Supplied passage:
○ ○ ○ ○

The fact is that every time the world has faced the challenge of increased demand for resources, human ingenuity has provided a solution based on increased efficiency and productivity. The Green Revolution initiated by Norman Borlaug is one example; productivity tools being developed by the biotechnology industry continue to build on that achievement. All arguments based on the specious premise that efficiency and productivity increases are impossible eventually are disproved by time. Leaders and policy makers around the globe should recognize by now that the WRI working paper is committing the logical fallacy of an unwarranted assumption.

The second glaring problem with Searchinger’s WRI working paper is the inexplicable gift of a lifecycle carbon benefit to fossil fuels. The authors fully reveal this fundamental premise of their argument in a footnote at the back of the report, writing, “Eventually, the greenhouse gas reductions from reduced fossil fuel use will equal and ultimately exceed the increase in carbon in the air from the transfer of forest.” They also illustrate the error in many of the pictorial scenarios within the report and appendix. Fossil fuels, by definition, take carbon previously stored underground and release it into the atmosphere, inexorably shifting the cost of that carbon to everyone else. The fossil fuel lifecycle ends with the release of carbon into the atmosphere – there is nothing about fossil fuel use that directly promotes recycling of that carbon. Searchinger’s bias toward fossil fuels is curious.

○ ○ ○ ○

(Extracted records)
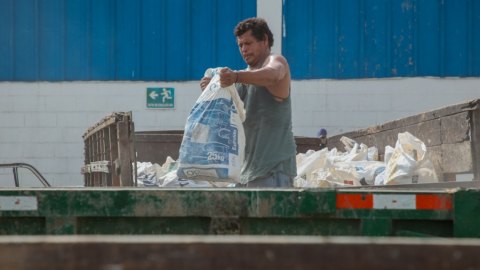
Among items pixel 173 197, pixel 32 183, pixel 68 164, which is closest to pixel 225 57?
pixel 68 164

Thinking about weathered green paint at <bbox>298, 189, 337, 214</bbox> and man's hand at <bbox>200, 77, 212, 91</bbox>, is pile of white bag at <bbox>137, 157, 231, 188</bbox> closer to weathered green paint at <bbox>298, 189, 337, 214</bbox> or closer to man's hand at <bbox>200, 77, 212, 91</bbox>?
man's hand at <bbox>200, 77, 212, 91</bbox>

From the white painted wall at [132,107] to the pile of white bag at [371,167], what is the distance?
3813 mm

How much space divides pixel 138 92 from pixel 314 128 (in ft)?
11.1

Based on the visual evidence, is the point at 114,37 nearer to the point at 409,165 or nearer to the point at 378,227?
the point at 409,165

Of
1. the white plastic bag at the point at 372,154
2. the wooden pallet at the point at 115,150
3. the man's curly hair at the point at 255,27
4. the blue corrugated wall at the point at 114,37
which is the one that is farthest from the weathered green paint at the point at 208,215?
the blue corrugated wall at the point at 114,37

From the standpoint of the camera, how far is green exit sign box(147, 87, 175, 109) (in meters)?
8.41

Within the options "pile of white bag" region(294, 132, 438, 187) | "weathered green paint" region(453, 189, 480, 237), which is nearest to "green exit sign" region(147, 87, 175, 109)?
"pile of white bag" region(294, 132, 438, 187)

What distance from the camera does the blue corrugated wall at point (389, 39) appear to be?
8289 mm

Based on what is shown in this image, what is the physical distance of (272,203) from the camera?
1.56 metres

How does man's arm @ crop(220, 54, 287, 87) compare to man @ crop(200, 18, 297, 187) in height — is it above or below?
above

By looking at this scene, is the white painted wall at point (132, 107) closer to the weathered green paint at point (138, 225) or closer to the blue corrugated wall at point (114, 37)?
the blue corrugated wall at point (114, 37)

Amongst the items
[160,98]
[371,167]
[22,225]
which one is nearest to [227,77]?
[22,225]

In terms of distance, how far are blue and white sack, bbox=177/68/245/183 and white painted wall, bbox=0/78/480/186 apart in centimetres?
599

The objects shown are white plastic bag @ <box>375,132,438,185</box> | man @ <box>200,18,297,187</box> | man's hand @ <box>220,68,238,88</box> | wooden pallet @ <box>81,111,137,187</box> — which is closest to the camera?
man's hand @ <box>220,68,238,88</box>
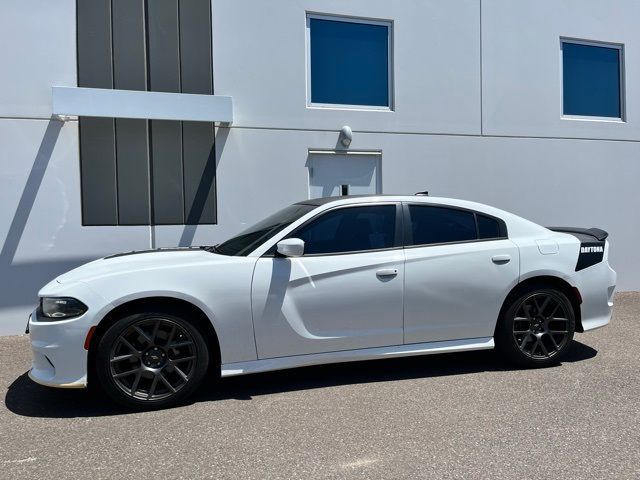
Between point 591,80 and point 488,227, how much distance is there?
5816 millimetres

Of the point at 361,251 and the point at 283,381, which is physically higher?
the point at 361,251

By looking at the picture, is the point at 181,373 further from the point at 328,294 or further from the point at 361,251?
the point at 361,251

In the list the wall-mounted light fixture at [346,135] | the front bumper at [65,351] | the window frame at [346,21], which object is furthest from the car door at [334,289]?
the window frame at [346,21]

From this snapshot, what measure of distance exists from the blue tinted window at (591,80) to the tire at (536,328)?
524 centimetres

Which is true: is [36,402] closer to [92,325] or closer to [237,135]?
[92,325]

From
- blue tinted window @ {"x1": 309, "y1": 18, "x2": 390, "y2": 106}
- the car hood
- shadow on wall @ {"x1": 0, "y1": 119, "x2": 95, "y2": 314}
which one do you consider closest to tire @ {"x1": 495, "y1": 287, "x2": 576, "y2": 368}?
the car hood

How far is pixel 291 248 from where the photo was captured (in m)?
4.09

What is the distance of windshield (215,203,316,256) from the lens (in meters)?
4.41

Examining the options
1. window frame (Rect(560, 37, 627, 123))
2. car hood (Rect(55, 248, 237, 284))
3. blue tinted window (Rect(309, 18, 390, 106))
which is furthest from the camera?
window frame (Rect(560, 37, 627, 123))

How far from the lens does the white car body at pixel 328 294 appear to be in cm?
388

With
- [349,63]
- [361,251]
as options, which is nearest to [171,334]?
[361,251]

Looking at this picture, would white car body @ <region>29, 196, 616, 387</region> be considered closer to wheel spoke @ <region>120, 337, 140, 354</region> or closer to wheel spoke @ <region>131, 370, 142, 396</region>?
wheel spoke @ <region>120, 337, 140, 354</region>

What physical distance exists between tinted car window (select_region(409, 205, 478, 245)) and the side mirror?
1.06m

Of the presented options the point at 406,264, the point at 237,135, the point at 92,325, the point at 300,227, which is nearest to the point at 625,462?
the point at 406,264
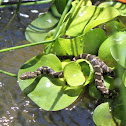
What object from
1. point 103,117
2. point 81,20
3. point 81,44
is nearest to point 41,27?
point 81,20

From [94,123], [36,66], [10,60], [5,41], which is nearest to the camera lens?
[94,123]

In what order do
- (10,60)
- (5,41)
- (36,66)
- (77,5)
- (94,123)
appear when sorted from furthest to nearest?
(5,41), (10,60), (77,5), (36,66), (94,123)

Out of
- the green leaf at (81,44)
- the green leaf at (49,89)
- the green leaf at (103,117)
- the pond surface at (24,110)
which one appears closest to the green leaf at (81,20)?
the green leaf at (81,44)

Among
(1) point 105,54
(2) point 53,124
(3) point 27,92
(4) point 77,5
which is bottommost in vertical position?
(2) point 53,124

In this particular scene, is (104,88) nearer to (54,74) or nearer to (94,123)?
(94,123)

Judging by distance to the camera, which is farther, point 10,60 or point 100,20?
point 10,60

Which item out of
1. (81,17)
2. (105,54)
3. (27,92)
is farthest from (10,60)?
(105,54)

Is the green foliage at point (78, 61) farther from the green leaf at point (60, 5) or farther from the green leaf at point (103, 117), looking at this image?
the green leaf at point (60, 5)

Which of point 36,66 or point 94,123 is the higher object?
point 36,66
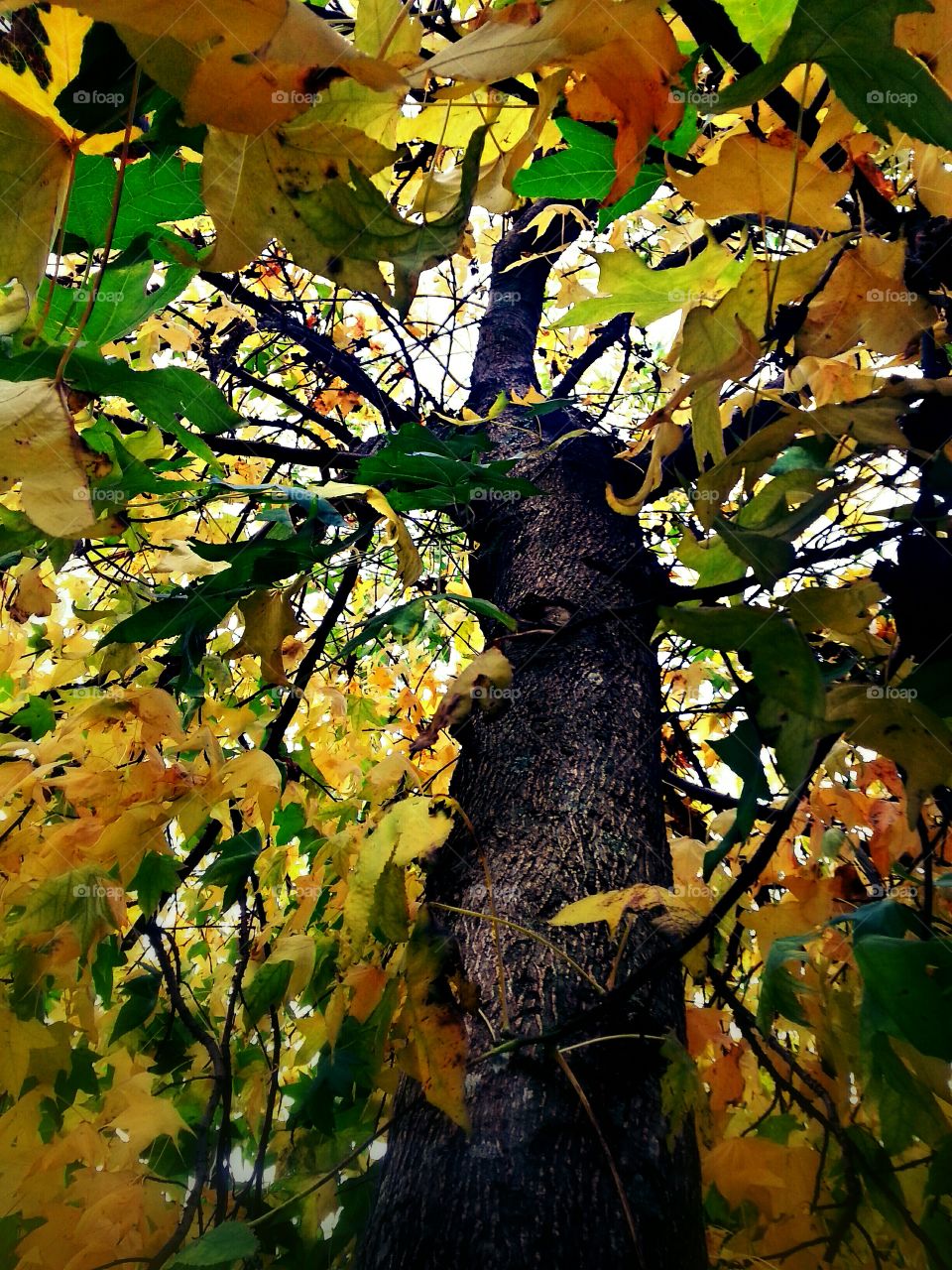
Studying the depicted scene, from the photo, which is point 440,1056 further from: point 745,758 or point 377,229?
point 377,229

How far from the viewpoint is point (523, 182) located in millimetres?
796

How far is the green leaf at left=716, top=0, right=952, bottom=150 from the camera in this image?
457 millimetres

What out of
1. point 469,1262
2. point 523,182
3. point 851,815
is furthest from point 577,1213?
point 523,182

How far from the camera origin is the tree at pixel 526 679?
0.45m

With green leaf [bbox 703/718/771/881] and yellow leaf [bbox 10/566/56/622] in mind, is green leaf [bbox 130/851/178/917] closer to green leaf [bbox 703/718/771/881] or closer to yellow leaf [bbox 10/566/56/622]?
yellow leaf [bbox 10/566/56/622]

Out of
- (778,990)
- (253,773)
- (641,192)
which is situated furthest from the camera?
(253,773)

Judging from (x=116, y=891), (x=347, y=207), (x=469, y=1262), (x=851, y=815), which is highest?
(x=347, y=207)

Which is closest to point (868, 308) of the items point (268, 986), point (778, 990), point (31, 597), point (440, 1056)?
point (778, 990)

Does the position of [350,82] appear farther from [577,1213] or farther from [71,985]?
[71,985]

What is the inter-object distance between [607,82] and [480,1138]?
0.82 meters

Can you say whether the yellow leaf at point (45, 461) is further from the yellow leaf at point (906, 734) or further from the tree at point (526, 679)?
the yellow leaf at point (906, 734)

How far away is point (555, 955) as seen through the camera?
32.3 inches

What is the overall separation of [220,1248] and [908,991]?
56 centimetres

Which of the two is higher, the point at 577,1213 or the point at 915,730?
the point at 915,730
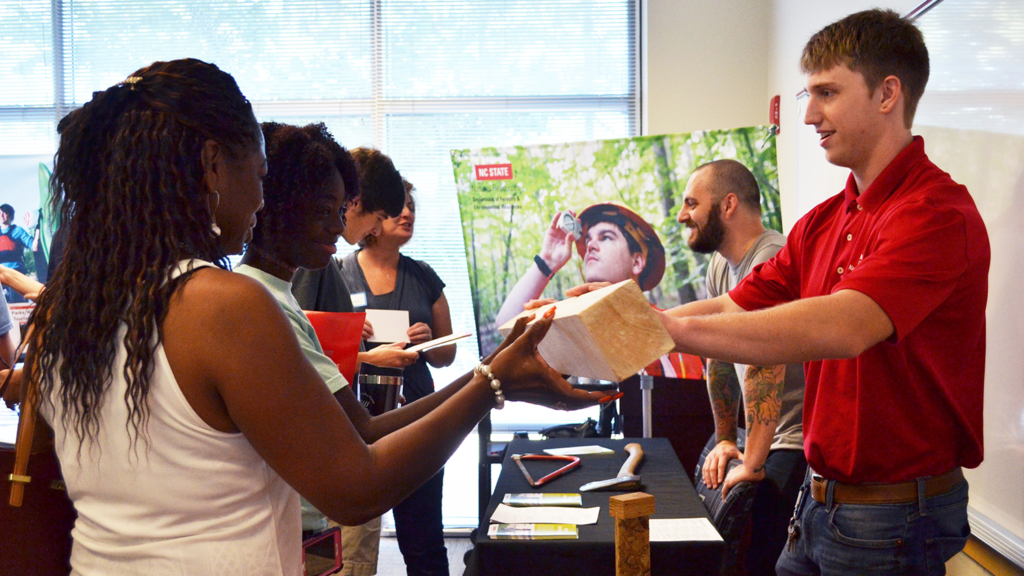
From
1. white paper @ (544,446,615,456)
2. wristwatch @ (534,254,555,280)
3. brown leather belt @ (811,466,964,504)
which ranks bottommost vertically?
white paper @ (544,446,615,456)

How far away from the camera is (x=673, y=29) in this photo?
4.41 m

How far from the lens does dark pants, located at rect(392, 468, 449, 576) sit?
288cm

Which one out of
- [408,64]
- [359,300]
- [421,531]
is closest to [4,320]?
[359,300]

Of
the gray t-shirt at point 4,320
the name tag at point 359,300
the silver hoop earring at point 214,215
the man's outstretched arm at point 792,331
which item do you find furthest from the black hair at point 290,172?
the gray t-shirt at point 4,320

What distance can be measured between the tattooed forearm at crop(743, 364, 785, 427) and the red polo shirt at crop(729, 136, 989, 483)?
657 millimetres

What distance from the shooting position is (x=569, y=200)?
3920 mm

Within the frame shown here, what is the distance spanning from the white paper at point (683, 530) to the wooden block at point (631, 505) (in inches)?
Answer: 20.6

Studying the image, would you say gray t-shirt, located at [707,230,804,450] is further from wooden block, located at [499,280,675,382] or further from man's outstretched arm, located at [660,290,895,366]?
wooden block, located at [499,280,675,382]

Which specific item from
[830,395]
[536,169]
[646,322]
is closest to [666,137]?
[536,169]

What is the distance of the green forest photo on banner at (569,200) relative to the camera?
372cm

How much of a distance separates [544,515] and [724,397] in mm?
1158

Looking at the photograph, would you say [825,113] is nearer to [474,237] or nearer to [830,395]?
[830,395]

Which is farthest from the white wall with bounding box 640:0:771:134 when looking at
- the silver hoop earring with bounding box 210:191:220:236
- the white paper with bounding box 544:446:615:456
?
the silver hoop earring with bounding box 210:191:220:236

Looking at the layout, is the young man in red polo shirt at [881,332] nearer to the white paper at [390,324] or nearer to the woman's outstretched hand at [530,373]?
the woman's outstretched hand at [530,373]
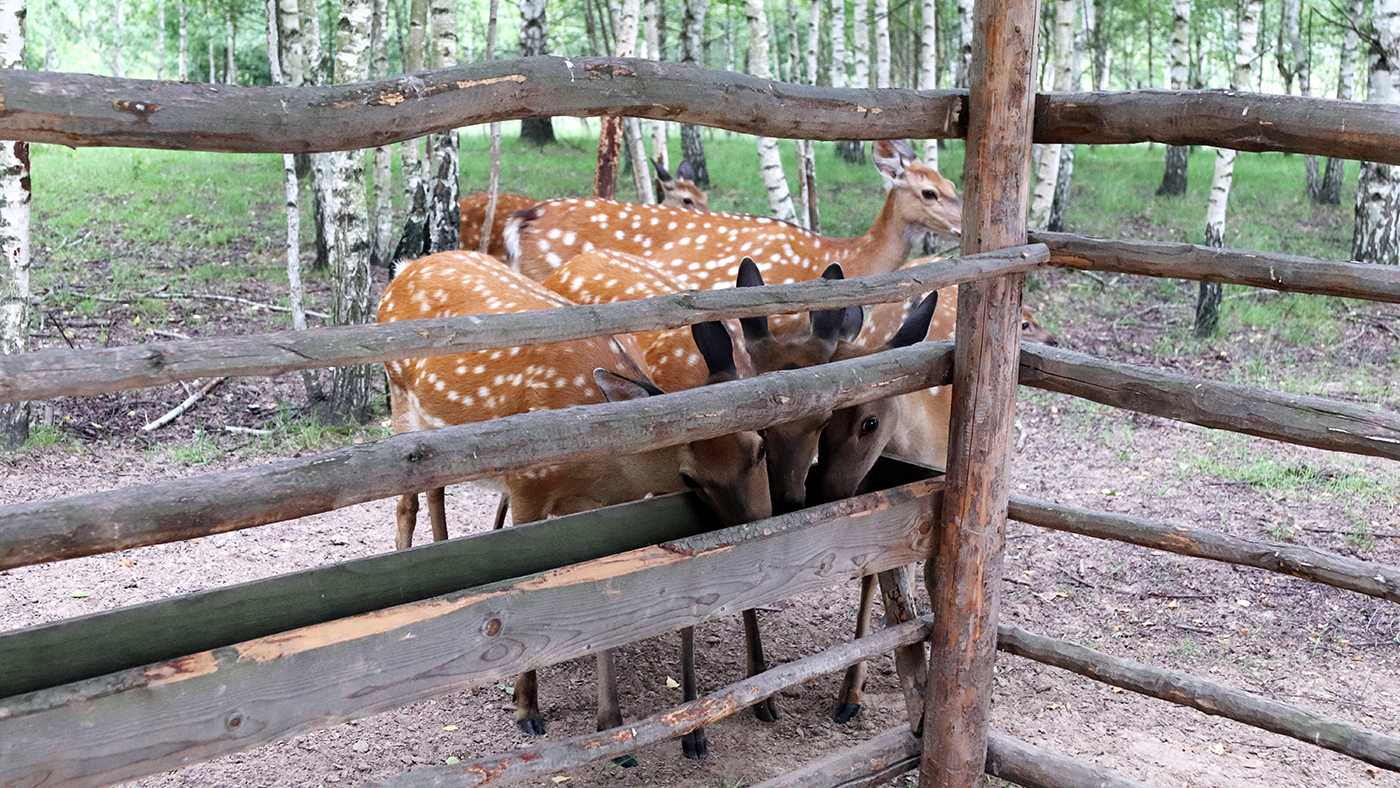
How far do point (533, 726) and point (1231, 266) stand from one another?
2860mm

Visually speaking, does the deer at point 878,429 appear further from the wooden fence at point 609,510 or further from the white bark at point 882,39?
the white bark at point 882,39

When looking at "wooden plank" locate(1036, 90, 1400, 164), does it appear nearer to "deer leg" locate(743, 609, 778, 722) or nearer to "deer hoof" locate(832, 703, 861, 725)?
"deer leg" locate(743, 609, 778, 722)

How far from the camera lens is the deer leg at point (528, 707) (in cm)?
417

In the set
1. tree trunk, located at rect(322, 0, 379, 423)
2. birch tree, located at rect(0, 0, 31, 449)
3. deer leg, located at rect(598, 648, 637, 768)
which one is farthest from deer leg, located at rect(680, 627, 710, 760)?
birch tree, located at rect(0, 0, 31, 449)

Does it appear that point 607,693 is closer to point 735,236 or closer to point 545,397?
point 545,397

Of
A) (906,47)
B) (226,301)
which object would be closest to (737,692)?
(226,301)

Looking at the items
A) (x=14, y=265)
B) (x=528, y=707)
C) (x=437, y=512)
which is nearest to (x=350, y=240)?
(x=14, y=265)

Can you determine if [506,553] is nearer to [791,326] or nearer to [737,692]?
[737,692]

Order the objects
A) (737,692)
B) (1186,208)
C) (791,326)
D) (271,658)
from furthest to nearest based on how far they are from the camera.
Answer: (1186,208), (791,326), (737,692), (271,658)

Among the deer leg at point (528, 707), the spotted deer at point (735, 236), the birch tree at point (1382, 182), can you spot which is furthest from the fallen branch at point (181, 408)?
the birch tree at point (1382, 182)

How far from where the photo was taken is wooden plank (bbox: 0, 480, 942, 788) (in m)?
1.95

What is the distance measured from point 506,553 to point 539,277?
5108 mm

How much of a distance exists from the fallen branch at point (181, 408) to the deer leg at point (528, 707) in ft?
11.6

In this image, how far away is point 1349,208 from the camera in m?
16.8
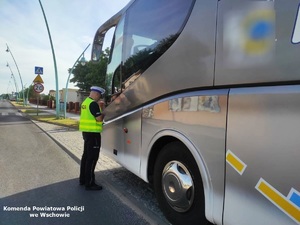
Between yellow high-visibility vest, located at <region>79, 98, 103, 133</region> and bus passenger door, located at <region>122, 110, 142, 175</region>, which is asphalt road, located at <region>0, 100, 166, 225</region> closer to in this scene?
bus passenger door, located at <region>122, 110, 142, 175</region>

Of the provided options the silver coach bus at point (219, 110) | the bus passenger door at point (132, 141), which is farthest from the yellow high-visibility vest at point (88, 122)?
the silver coach bus at point (219, 110)

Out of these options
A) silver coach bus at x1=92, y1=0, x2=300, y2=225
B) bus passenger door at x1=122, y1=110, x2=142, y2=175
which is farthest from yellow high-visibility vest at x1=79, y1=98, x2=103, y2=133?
silver coach bus at x1=92, y1=0, x2=300, y2=225

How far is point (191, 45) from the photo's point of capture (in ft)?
9.55

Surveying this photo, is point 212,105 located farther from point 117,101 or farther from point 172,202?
point 117,101

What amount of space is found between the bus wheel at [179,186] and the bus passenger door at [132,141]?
20.6 inches

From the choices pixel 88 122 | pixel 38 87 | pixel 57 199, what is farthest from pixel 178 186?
pixel 38 87

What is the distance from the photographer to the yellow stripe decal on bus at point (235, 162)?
2.22 m

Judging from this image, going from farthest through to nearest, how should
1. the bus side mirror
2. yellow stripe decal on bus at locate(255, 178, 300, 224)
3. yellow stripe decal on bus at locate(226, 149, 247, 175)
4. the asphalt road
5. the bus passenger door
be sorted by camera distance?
1. the bus side mirror
2. the bus passenger door
3. the asphalt road
4. yellow stripe decal on bus at locate(226, 149, 247, 175)
5. yellow stripe decal on bus at locate(255, 178, 300, 224)

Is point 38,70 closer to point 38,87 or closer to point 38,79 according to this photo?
point 38,79

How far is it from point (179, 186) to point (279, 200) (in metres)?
1.27

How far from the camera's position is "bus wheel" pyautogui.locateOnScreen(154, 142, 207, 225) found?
289cm

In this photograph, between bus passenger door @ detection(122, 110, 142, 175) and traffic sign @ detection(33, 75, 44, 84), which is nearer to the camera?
bus passenger door @ detection(122, 110, 142, 175)

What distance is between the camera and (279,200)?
1.95 metres

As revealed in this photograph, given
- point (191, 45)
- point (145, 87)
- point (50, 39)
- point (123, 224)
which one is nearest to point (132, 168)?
point (123, 224)
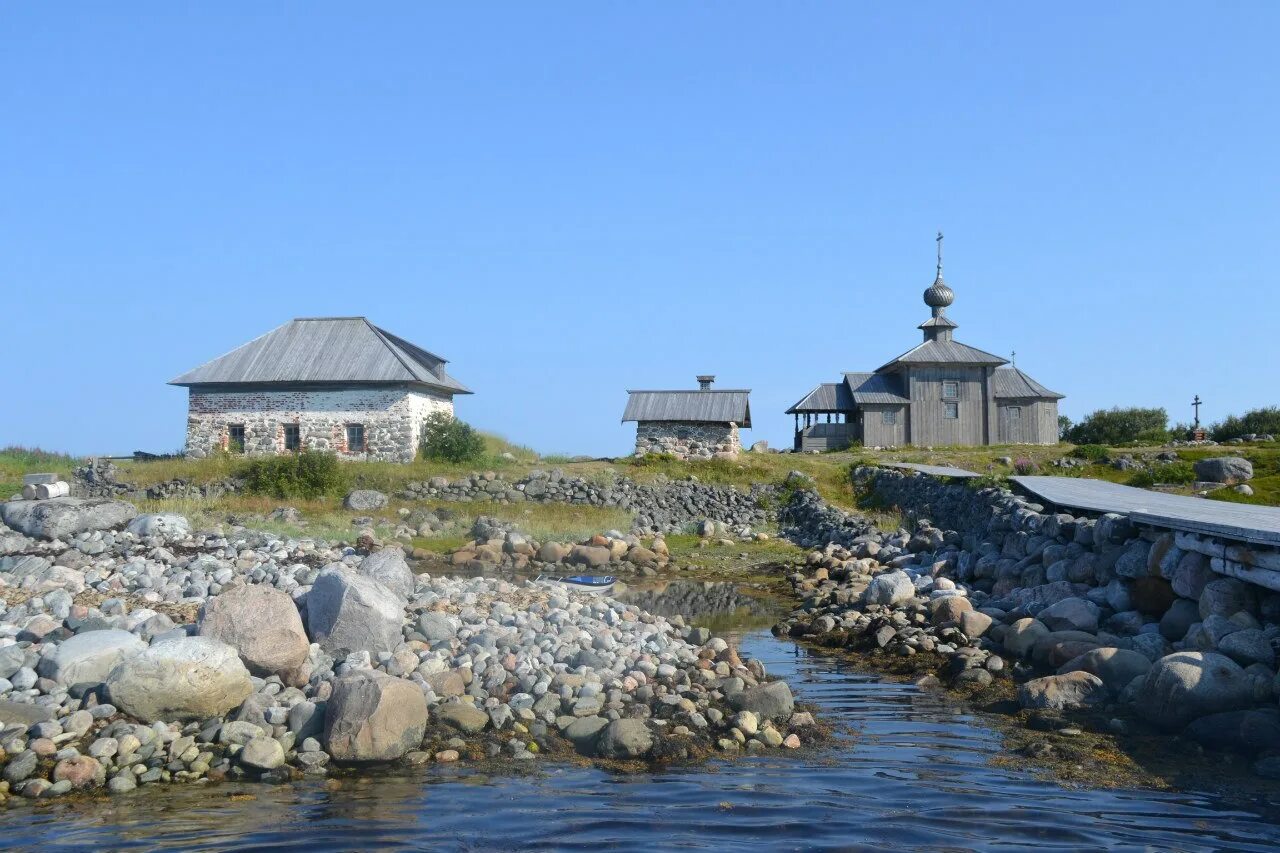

○ ○ ○ ○

Requirement 1:
Answer these questions about the passage on the WRI working paper:
(a) Who initiated the Green Revolution?
(b) What logical fallacy is the WRI working paper said to commit?
(c) Where in the report do the authors fully reveal the fundamental premise of their argument?
Requirement 2:
Write out everything in the passage on the WRI working paper from "The fact is" down to "an unwarranted assumption.".

Expected output 1:
(a) Norman Borlaug
(b) An unwarranted assumption
(c) In a footnote at the back of the report

Expected output 2:
The fact is that every time the world has faced the challenge of increased demand for resources, human ingenuity has provided a solution based on increased efficiency and productivity. The Green Revolution initiated by Norman Borlaug is one example; productivity tools being developed by the biotechnology industry continue to build on that achievement. All arguments based on the specious premise that efficiency and productivity increases are impossible eventually are disproved by time. Leaders and policy makers around the globe should recognize by now that the WRI working paper is committing the logical fallacy of an unwarranted assumption.